**Text section:**
━━━━
Scalable Fact-checking with Human-in-the-Loop
Jing Yang, Didier Vega-Oliveros, Tais Seibt, Anderson Rocha
TL;DR
This paper tackles the scalability problem in fact-checking by proposing an unsupervised, two-stage pipeline that first clusters semantically similar social-media posts and then summarizes each cluster into a representative claim, enabling human fact-checkers to operate more efficiently. It evaluates two clustering methods (Agglomerative and Leiden) and four summarization strategies (extractive DG/MCI and abstractive BART/T5), complemented by a graph-based analysis and human-in-the-loop scoring. On MM-COVID data, the approach reduces 28,818 tweets to 700 summary claims while achieving strong clustering and summarization performance, with extractive methods and Leiden clustering generally performing best under ROUGE and human metrics. The work demonstrates a practical pathway to accelerate fact-checking at scale, while identifying key challenges such as ground-truth labeling for clustering, full similarity-matrix computations, and ensuring summaries remain claim-focused for real-world deployment.
━━━━
Saved data entries:
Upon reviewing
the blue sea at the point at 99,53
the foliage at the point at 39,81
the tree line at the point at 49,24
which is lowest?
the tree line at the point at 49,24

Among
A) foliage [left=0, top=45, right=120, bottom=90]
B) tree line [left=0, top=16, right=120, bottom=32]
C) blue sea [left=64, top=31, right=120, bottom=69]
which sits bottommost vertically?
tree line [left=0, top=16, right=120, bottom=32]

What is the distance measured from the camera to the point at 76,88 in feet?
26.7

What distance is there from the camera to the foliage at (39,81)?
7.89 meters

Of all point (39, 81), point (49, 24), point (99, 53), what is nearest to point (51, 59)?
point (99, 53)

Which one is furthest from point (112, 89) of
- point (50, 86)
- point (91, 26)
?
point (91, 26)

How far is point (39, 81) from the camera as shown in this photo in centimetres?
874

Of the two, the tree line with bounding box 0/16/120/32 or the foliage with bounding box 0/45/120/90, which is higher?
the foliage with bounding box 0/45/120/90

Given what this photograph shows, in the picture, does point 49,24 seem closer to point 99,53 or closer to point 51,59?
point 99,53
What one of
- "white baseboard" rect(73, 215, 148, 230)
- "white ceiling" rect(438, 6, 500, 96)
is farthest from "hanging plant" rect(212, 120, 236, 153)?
━━━━
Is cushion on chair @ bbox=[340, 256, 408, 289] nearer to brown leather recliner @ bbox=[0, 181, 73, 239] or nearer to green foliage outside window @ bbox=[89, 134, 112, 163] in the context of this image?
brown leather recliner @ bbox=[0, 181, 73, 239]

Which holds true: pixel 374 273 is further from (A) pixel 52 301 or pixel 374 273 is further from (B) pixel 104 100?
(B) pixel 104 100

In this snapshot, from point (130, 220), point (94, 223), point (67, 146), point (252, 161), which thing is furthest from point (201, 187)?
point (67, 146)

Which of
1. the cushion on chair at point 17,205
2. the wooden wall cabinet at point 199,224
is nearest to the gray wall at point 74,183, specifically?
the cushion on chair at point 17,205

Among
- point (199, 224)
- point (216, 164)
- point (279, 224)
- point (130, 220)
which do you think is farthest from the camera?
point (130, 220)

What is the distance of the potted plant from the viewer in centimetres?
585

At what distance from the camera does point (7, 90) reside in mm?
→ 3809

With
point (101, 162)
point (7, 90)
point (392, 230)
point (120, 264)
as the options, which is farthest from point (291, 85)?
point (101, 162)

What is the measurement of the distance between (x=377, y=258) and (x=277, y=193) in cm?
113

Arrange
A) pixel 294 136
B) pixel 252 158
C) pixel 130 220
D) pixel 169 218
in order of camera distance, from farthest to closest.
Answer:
━━━━
**Actions to take:**
(a) In the fact-checking text, turn the paragraph that begins "This paper tackles the scalability problem" into a short bulleted list that keeps its main facts.
(b) Extend the text on scalable fact-checking with a few sentences that pick up after its last sentence.

**Expected results:**
(a)
- Problem: fact-checking does not scale well.
- Proposal: an unsupervised two-stage pipeline that groups similar social-media posts into clusters, then sums up each cluster as one representative claim, so human fact-checkers can work faster.
- Methods tested: two clustering methods (Agglomerative and Leiden) and four summarizing methods (extractive DG/MCI, abstractive BART/T5), plus a graph-based analysis and human-in-the-loop scoring.
- Results on MM-COVID data: 28,818 tweets were cut down to 700 summary claims with strong clustering and summarizing performance. Extractive methods and Leiden clustering generally did best under ROUGE and human measures.
- Takeaway: the approach offers a practical way to speed up fact-checking at scale.
- Open challenges: ground-truth labels for clustering, full similarity-matrix computations, and keeping summaries focused on claims in real use.

(b)
Abstract
Researchers have been investigating automated solutions for fact-checking in a variety of fronts. However, current approaches often overlook the fact that the amount of information released every day is escalating, and a large amount of them overlap. Intending to accelerate fact-checking, we bridge this gap by grouping similar messages and summarizing them into aggregated claims. Specifically, we first clean a set of social media posts (e.g., tweets) and build a graph of all posts based on their semantics; Then, we perform two clustering methods to group the messages for further claim summarization. We evaluate the summaries both quantitatively with ROUGE scores and qualitatively with human evaluation. We also generate a graph of summaries to verify that there is no significant overlap among them. The results reduced 28,818 original messages to 700 summary claims, showing the potential to speed up the fact-checking process by organizing and selecting representative claims from massive disorganized and redundant messages.